Work required -
From the records below, extract every line that contains the string "thistle". The match is case-sensitive.

+++

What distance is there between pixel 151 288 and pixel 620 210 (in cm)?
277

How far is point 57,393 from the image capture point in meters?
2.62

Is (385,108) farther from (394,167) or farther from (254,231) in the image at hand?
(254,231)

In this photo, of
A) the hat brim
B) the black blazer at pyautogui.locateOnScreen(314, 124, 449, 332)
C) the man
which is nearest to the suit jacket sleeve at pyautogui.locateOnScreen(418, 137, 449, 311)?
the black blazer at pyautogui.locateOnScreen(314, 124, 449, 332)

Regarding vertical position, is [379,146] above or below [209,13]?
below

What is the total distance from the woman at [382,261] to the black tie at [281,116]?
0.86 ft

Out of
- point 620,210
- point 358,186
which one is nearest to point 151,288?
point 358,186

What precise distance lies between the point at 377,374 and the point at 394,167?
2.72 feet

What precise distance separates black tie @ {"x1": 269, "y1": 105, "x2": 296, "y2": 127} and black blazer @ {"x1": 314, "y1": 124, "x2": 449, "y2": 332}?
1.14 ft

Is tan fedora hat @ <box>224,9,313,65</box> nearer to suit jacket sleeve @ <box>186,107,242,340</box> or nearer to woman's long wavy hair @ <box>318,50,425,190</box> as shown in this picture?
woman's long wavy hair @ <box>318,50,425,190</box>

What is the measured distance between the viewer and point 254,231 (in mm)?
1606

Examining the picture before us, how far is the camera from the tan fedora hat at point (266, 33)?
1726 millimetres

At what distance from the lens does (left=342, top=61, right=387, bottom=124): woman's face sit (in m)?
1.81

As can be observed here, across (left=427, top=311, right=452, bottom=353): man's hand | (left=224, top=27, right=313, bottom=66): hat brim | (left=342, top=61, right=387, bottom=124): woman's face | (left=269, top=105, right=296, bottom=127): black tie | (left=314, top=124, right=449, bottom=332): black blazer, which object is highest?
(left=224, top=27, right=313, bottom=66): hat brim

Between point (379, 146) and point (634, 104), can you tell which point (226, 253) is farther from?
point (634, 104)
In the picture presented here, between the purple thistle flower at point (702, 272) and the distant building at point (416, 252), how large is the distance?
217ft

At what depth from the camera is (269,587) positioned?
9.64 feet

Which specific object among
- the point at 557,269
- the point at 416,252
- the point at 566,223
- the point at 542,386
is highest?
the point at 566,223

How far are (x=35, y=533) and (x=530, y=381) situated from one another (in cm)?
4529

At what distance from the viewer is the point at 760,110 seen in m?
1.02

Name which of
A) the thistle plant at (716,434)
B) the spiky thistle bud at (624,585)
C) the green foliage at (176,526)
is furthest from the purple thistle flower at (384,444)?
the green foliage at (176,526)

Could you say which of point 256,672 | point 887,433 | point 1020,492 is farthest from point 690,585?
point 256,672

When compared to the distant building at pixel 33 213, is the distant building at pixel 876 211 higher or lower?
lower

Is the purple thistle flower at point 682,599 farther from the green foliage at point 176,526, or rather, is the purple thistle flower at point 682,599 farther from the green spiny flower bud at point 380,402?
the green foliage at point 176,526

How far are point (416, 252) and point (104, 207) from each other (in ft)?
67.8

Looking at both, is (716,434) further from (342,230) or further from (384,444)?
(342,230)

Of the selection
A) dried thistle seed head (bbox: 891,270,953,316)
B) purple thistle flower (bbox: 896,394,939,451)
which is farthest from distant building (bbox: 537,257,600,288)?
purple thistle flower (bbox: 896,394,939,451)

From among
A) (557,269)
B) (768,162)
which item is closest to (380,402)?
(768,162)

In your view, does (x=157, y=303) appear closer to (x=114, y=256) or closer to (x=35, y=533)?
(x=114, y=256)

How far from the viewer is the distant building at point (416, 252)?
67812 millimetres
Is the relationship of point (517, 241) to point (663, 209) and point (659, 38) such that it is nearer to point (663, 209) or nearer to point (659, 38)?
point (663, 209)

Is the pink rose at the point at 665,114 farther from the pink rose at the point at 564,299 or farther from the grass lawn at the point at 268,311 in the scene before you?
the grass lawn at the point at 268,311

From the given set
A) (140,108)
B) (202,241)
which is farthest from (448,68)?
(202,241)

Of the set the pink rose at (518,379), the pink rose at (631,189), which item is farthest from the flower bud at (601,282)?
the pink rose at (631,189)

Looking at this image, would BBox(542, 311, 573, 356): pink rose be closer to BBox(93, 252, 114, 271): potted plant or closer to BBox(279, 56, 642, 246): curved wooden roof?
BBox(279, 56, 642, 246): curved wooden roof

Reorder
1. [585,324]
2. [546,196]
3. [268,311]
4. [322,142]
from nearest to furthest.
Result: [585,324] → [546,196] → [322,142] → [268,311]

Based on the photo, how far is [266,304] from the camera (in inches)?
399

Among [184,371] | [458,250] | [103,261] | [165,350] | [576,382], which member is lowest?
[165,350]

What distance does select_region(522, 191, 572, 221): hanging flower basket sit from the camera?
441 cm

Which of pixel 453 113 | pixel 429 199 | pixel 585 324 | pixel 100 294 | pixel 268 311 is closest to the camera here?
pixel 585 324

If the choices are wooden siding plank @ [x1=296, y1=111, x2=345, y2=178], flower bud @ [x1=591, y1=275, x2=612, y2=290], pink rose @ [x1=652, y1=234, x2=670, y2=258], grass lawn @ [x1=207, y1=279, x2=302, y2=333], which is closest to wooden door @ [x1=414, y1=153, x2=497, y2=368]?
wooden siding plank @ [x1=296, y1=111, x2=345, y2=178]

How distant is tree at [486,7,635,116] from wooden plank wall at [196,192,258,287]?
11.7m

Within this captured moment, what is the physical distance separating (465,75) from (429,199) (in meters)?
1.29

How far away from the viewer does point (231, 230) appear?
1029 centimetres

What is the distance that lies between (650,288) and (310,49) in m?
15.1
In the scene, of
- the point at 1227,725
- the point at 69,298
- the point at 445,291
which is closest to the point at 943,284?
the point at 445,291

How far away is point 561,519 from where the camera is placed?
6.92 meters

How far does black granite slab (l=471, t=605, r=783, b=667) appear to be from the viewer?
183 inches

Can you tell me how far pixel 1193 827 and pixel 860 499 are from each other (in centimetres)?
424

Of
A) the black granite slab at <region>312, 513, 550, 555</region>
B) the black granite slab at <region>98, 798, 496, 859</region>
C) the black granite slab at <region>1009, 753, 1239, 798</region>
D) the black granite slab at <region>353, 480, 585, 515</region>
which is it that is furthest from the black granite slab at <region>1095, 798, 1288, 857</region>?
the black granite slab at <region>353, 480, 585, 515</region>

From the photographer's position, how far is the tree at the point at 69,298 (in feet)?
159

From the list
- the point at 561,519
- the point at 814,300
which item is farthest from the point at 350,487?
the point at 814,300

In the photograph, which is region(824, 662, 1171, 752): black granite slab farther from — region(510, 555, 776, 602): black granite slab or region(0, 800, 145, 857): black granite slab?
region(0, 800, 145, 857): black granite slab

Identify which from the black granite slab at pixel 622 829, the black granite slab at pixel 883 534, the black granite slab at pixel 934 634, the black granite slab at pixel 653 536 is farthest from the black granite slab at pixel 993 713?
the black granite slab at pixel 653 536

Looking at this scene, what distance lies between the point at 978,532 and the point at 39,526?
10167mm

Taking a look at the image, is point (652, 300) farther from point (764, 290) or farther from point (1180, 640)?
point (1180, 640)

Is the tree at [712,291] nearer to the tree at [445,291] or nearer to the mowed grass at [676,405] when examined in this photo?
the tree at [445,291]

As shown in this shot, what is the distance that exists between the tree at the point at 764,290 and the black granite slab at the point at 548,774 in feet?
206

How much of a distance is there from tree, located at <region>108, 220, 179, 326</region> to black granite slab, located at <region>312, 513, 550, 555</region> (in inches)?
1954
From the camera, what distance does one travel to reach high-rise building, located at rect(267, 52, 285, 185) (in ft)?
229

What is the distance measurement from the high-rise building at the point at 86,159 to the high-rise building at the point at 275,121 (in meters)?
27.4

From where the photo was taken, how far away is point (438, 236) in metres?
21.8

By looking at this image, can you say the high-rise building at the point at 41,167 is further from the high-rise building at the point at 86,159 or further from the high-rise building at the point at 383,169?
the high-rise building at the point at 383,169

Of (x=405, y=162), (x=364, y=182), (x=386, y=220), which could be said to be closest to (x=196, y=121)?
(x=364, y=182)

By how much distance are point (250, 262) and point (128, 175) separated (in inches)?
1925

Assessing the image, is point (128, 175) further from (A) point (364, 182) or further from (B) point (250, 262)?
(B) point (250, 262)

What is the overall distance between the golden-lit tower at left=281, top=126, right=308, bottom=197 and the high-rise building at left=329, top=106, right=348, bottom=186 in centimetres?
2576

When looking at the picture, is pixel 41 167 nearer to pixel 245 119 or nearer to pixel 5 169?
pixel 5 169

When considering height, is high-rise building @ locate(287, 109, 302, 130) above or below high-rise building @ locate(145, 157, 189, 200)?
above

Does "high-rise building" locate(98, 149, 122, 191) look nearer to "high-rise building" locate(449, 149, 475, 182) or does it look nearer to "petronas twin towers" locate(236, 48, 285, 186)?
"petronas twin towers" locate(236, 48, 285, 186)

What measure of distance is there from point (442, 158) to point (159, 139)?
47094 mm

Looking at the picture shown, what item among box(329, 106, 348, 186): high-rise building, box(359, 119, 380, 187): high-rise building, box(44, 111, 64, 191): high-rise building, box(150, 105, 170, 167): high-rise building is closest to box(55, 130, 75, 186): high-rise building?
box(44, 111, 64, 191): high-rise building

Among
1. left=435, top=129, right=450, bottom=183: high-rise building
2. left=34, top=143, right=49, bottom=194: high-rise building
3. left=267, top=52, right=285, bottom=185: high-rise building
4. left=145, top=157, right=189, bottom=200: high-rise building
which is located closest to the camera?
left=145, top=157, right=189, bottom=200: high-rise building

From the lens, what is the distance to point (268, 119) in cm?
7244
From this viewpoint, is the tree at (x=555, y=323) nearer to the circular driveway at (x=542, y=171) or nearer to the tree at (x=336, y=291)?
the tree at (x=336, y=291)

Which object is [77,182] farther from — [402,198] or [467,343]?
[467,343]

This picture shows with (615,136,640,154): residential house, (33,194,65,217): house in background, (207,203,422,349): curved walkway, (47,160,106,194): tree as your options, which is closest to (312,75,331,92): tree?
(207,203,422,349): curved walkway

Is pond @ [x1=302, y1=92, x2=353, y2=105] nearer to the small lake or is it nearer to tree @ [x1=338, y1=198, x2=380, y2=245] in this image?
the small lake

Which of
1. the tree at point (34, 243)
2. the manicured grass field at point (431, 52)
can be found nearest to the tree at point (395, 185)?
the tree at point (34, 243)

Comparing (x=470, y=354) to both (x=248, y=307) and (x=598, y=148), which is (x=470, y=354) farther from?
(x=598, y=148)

+++

Response -
In the picture presented here, between the purple thistle flower at point (702, 272) and the distant building at point (416, 252), how large is the distance?
A) the thistle plant at (716,434)
B) the spiky thistle bud at (624,585)
is furthest from the purple thistle flower at (384,444)?
Is the purple thistle flower at point 682,599 farther from the green foliage at point 176,526, or rather, is the purple thistle flower at point 682,599 farther from the green spiny flower bud at point 380,402?
A) dried thistle seed head (bbox: 891,270,953,316)
B) purple thistle flower (bbox: 896,394,939,451)
purple thistle flower (bbox: 896,394,939,451)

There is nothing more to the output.